Six months ago, your company rolled out a completely new version of your web app. Product management claims the rollout has been a great success, customer feedback has been positive, and they’re now pushing to sunset the old version.
As the analyst, you’ve been asked for a few reports including total visitor sessions for the new version vs. the old version over the last month. You dutifully log in to your web analytics tool and pull some reports, and start building the comparison.
You are shocked by the numbers. It seems that sessions for the old version aren’t as low as they ought to be in comparison to the new version. Total visits are lower, but only slightly. And a few other key metrics are higher! You look at a few other reports, and unfortunately, the numbers don’t support Product management’s recommendation.
You present your findings and recommend against sunsetting the old version for now because the metrics show that user adoption needs work. Product management glares at you from across the table.
What’s Going On?
In one data quality audit that included the 200 top Internet Retail websites, ObservePoint found that across the board, data quality problems are rampant. Missing data, data inflation, and data leakage are experienced by even the most sophisticated digital marketers.
One lesser-known data quality problem, data inflation, is exactly what it sounds like: digital data that is reported inaccurately high. Inflation can affect web analytics data such as traffic counts, advertising data such as clicks and impressions, sales attribution data, or a variety of important metrics. And as the data gets passed up into other systems, the effects of the inflation are magnified.
What causes such a sinister breach in data quality? A relatively simple but common mistake: duplicate analytics tags on a single page.
Duplicate Tags Cause Data Inflation
When more than one instance of a tag fires on a page, data inflation happens. Each time a tag fires, something gets counted, and when a tag fires more than once, the thing is being counted more than once as well.
Common Causes of Duplicate Tags
Digital marketers have become much more disciplined about tag placement.

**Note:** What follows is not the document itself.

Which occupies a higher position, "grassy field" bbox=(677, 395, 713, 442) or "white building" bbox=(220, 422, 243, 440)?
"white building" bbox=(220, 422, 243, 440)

In the past, tags might be placed anywhere on the page—in the header, in the body, in the footer, in both, all three, just anywhere, or maybe we were lucky if tags made it on the page at all.
But sometimes tags might be coded to multiple places on a page, transposed from other pages, or duplicated in some other way. Regardless of the process that causes it, once the tag is duplicated, you’ve got data inflation.
More common today–especially among the advanced digital teams–is the deployment of a Tag Management System. TMSs have helped reduce the problem significantly, but not altogether. No TMS can prevent the old-fashioned deployment of tags directly to pages (either on purpose or on accident), or control tags that aren’t inside the TMS.
Our website audits have uncovered websites where a TMS was deployed yet duplicate tags existed for some digital measurement tools. This is a problem, since there might be a temptation to mentally ignore the tags if they’re not represented inside the TMS.
Because stakeholders don’t always follow best practices when deploying tags, tag deployments erode, decay, and fall out of compliance with the initial “clean” deployment over time.
Maintaining accurate tagging is ultimately your responsibility as a digital marketer or analyst.
You Must Be Vigilant Against Data Inflation
At ObservePoint, we have a mantra: The only thing worse than no data is bad data. This is a shared conviction between our founders and every ObservePoint employee.
I should note, the scenario at the beginning of this article is a true story. After the fact, we were asked to audit the sites in question. We found that the old product pages had 300-500% data inflation caused by duplicate tags, and the company came to the belief that the company’s new product release was probably a success.
Unfortunately, this knowledge wasn’t available at the moment the data was being used. Executives made a revenue-impacting decision, based on bad data.